Traditionally, ANT+ dominated the power meter market. However, more and more manufacturers have been equipping their power meters with Bluetooth SMART functionality. We are now at the point where most, but not all, power meters transmit data via both wireless protocols. Below, we will compare and contrast ANT+ with Bluetooth SMART, as well as show which manufacturers are currently using each technology.
ANT+ vs. Bluetooth Power Meter
ANT+, which stands for interoperability, is a 2.4 GHz wireless network which is used to send standard information wirelessly from one device to another. ANT+ allows two wireless devices to understand and communicate with one another, even if they are from different manufacturers. In the case of power meters, ANT+ allows your power meter to communicate with your head unit. Almost all power meters and head units use ANT+.
- It’s an open system. A power meter using ANT+ can send information to multiple head units simultaneously
- It’s efficient. Although both Bluetooth SMART and ANT+ require very little power, ANT+ prides itself on its efficiency
- There really isn’t any for the purposes we are discussing here (power meters). It isn’t as fast as Bluetooth SMART, but as you will see below, it’s plenty fast enough
Manufacturers Offering ANT+ Only
Bluetooth SMART, also known as Bluetooth Low Energy, Bluetooth 4.0 or BLE, is also a wireless technology that allows information to pass between electronic devices. Bluetooth SMART allows devices to wirelessly connect with applications via smart phones and tablets. While Bluetooth is probably the more well-known of the two wireless protocols, until recently, there were only a handful of power meters on the market offering a Bluetooth power meter. Now, as you can see below, the majority of the market consists of Bluetooth equipped devices.
- Allows devices to wirelessly connect with applications via smart phones and tablets
- A Bluetooth power meter can transmit information 64 times per second, 16x faster than ANT+
- It’s intuitive. Pairing a Bluetooth power meter is simple
- The sending and receiving devices must be linked and it’s therefore considered a “closed system”. With ANT+ for example, you can send data to multiple head units. With Bluetooth, you are limited to one
Important note – While ANT+ can transmit data four times per second, and Bluetooth SMART 64 times per second, current power meters aren’t running this fast. Why? It would be too hard on the battery. Most power meters record data closer to once per second. This way, the head unit can essentially enter sleep mode for very brief periods of time, thus prolonging battery life. The exception is SRM’s PC8 head unit, which actually receives data four times per second. (However, the fastest it can record data to your file is twice per second.)

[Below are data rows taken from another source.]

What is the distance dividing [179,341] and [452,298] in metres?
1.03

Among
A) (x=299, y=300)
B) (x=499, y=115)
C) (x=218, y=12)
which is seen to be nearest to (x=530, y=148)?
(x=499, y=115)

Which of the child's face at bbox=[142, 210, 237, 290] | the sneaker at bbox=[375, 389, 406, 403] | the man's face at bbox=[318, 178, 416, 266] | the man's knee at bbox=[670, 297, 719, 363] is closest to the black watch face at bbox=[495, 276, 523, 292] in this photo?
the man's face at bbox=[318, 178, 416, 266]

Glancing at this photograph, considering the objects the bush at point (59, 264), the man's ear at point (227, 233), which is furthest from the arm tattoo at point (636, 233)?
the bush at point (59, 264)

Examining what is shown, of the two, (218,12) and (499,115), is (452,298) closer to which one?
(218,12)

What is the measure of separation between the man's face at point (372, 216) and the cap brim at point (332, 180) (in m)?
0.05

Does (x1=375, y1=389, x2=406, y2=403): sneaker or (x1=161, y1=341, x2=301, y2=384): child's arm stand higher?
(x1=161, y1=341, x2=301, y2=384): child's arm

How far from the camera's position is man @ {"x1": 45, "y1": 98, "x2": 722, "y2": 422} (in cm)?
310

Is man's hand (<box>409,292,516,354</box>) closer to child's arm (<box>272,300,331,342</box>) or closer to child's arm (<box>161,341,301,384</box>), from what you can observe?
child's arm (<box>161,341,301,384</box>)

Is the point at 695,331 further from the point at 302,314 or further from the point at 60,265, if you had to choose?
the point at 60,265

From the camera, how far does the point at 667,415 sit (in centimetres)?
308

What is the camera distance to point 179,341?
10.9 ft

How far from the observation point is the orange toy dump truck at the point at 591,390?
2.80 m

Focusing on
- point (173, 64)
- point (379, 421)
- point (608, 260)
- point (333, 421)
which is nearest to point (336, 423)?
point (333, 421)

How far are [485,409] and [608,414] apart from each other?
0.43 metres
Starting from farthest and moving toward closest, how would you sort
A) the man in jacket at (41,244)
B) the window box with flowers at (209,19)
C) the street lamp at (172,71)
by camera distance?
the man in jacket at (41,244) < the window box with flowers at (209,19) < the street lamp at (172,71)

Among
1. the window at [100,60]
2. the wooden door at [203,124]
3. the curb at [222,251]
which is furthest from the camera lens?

Manufacturers Offering both ANT+ and Bluetooth SMART
ANT+ and Bluetooth SMART in Dual-Sided Systems
There is one more thing to mention – and that is the way these two wireless transmission protocols operate in a dual-sided power meter (bePRO, Garmin Vector, PowerTap P1, Verve InfoCrank, ROTOR 2INpower, etc.).
With ANT+, the left and right power sensors are connected to each other in a master/slave relationship. The power sensor that serves as the master, typically the left power sensor in most cases, connects to both the bicycle computer as well as the slave power sensor. The master sensor collects data from the slave sensor and communicates with the bicycle computer. The slave sensor only communicates with the master sensor – never with the bicycle computer directly.
With Bluetooth SMART, each power sensor is paired individually and directly to the bicycle computer. The bicycle computer combines the power values from both power sensors in order to determine total power. This doesn’t have a direct effect on how you use or train with the power meter, but it’s always nice to understand how your equipment is working.